Bloco de texto =

#####

A cachaça nacional

O sucesso da feira foi garantido, entre outros, pelo crescimento da exportação da aguardente brasileira, que ganhou status mundial de bebida fina.

Li com satisfação, nos jornais da Capital, as reportagens sobre a “IV Feira Festival Nacional da Cachaça”, realizada na Serraria Souza Pinto, em Belo Horizonte. Este ano os 160 estandes de cachaça e equipamentos para o setor atraíram cerca de 12 mil pessoas por dia. O sucesso da feira foi garantido, entre outros, pelo crescimento da exportação da aguardente brasileira, que ganhou status mundial de bebida fina.

Durante o Governo Sarney, exerci o cargo de ministro da Cultura. Neste período criei várias assessorias, como a Afro-brasileira, da Condição Indígena, da Condição da Mulher, além de grupos de trabalho voltados às datas cívicas e à culinária brasileira. Meu projeto era apoiar a cultura brasileira sem xenofobismo, isto é, sem combater a cultura de outros países mas, ao mesmo tempo, tratando de impedir o colonialismo cultural – um estigma negativo para nossos valores e raízes culturais.

Mas, Brasília, cidade pela qual tenho grande carinho, carrega consigo um enorme perigo: o envolvimento em reuniões sociais, coquetéis e solenidades que nos distanciam do nosso Estado de origem e até mesmo do nosso país. Percebendo isso, procurei e consegui vencer esta “prisão carinhosa”. Ao final do expediente, tomava um avião da FAB e ia vistas os diferentes Estados da Federação, onde participava de reuniões com representantes de vários setores culturais. Correr o Brasil foi para mim um verdadeiro aprendizado. Aprendi com o povo – quem realmente sabe – a apreciar as comidas típicas, as frutas, as bebidas de todas as regiões. Neste caminho, visitei tribos indígenas e tive até a oportunidade de permanecer por duas noites em uma delas.

Vivenciando o Brasil, recordei dos meus tempos de infância. Propus, então, ao presidente José Sarney, que comemorássemos o 7 de Setembro com uma festa popular em todo o país. Dei ao projeto o nome de “Pintando o Sete”. Quando criança celebrávamos a data magna de nossa pátria na escola com participação dos pais e de amigos. Eram servidos a broa de milho, o cuscuz, frutas locais e garapa. Realizávamos caminhadas cívicas e cantávamos. Na adolescência, época da ditadura Vargas, vim para Belo Horizonte, onde o Dia da Independência era comemorado apenas com uma parada militar, em que alguns colégios desfilavam como “convidados compulsórios”. Anos mais tarde assisti na Inglaterra, às festividades de aniversário da Rainha, uma festa popular do Reino Unido. No Chile, presenciei as comemorações do dia da independência, ocasião em que o vinho, a bebida nacional, é servida de graça nas ruas.

#####

Exercícios =
#1 Traduza para o inglês esta frase do texto sobre a cachaça nacional: "Correr o Brasil foi para mim um verdadeiro aprendizado."
#2 Responda com base no texto sobre a cachaça nacional:
(a) Quantos estandes de cachaça e equipamentos a feira teve este ano?
(b) Que cargo o texto indica ter sido exercido durante o Governo Sarney?
(c) Que nome recebeu o projeto de festa popular para o 7 de Setembro?
#3 Reproduza o trecho do texto sobre a cachaça nacional que começa em "Durante o Governo" e segue até "e raízes culturais.".

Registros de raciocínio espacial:
#####

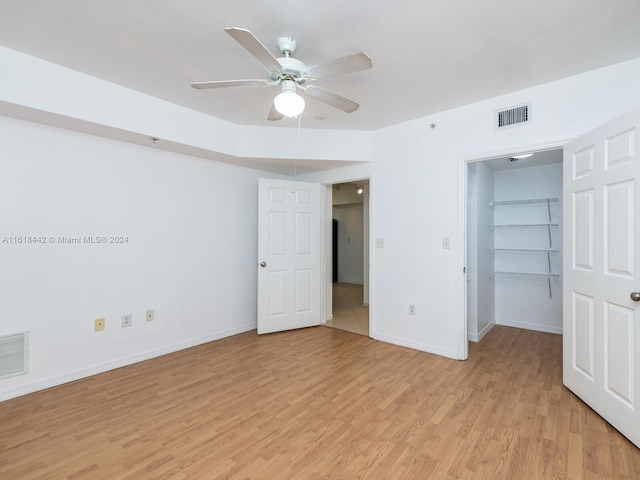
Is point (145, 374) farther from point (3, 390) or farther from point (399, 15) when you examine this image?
point (399, 15)

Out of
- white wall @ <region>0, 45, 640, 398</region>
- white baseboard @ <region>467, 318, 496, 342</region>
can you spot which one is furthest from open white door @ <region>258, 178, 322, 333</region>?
white baseboard @ <region>467, 318, 496, 342</region>

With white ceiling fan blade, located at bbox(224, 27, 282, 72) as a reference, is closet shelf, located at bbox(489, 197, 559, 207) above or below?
below

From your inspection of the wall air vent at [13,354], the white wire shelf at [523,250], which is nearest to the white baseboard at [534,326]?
the white wire shelf at [523,250]

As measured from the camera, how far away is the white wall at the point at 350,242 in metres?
8.47

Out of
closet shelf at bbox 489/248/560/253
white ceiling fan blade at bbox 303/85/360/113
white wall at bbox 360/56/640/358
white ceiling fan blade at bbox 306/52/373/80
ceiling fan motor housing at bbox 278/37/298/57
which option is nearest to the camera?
white ceiling fan blade at bbox 306/52/373/80

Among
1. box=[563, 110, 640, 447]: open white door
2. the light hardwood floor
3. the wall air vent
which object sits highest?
box=[563, 110, 640, 447]: open white door

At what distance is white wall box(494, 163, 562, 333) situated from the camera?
164 inches

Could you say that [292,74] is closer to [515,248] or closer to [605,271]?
[605,271]

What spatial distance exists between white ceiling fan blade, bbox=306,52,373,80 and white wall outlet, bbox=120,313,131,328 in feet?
9.25

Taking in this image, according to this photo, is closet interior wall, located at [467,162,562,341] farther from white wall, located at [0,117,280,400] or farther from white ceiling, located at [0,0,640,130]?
white wall, located at [0,117,280,400]

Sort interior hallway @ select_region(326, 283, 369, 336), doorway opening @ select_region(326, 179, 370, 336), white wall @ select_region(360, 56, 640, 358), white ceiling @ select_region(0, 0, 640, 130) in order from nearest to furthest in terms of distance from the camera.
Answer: white ceiling @ select_region(0, 0, 640, 130)
white wall @ select_region(360, 56, 640, 358)
interior hallway @ select_region(326, 283, 369, 336)
doorway opening @ select_region(326, 179, 370, 336)

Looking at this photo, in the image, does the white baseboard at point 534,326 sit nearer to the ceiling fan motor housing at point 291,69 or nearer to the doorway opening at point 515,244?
the doorway opening at point 515,244

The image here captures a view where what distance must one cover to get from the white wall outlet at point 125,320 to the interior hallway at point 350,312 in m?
2.47

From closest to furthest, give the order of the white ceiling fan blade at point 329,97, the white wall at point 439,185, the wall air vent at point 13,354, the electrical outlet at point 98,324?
the white ceiling fan blade at point 329,97
the wall air vent at point 13,354
the white wall at point 439,185
the electrical outlet at point 98,324
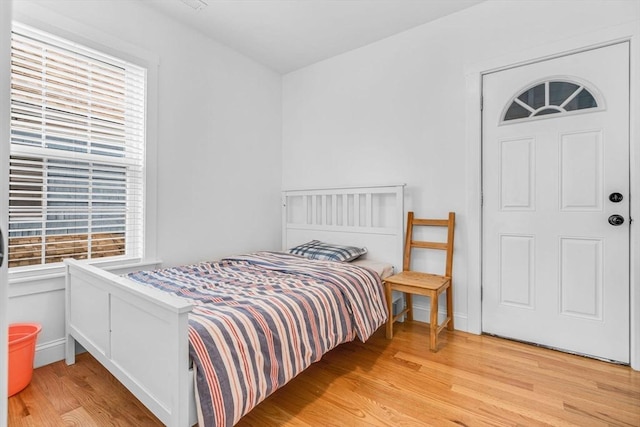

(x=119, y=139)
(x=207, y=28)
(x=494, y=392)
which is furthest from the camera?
(x=207, y=28)

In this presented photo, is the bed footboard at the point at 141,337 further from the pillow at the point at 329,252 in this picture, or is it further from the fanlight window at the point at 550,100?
the fanlight window at the point at 550,100

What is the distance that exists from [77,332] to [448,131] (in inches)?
117

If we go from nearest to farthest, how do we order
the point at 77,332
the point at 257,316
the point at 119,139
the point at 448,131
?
the point at 257,316 → the point at 77,332 → the point at 119,139 → the point at 448,131

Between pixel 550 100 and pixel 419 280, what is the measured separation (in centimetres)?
159

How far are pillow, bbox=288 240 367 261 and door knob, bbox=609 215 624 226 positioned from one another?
68.6 inches

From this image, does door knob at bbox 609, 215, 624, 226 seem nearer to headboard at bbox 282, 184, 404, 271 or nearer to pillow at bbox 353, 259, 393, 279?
headboard at bbox 282, 184, 404, 271

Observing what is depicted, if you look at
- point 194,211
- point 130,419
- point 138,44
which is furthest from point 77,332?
point 138,44

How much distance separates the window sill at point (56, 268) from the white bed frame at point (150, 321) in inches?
5.3

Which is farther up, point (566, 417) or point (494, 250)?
point (494, 250)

#####

Respostas por exercício =
#1 Traveling around Brazil was a true learning experience for me.

#2
(a) 160 estandes.
(b) Ministro da Cultura.
(c) "Pintando o Sete".

#3
Durante o Governo Sarney, exerci o cargo de ministro da Cultura. Neste período criei várias assessorias, como a Afro-brasileira, da Condição Indígena, da Condição da Mulher, além de grupos de trabalho voltados às datas cívicas e à culinária brasileira. Meu projeto era apoiar a cultura brasileira sem xenofobismo, isto é, sem combater a cultura de outros países mas, ao mesmo tempo, tratando de impedir o colonialismo cultural – um estigma negativo para nossos valores e raízes culturais.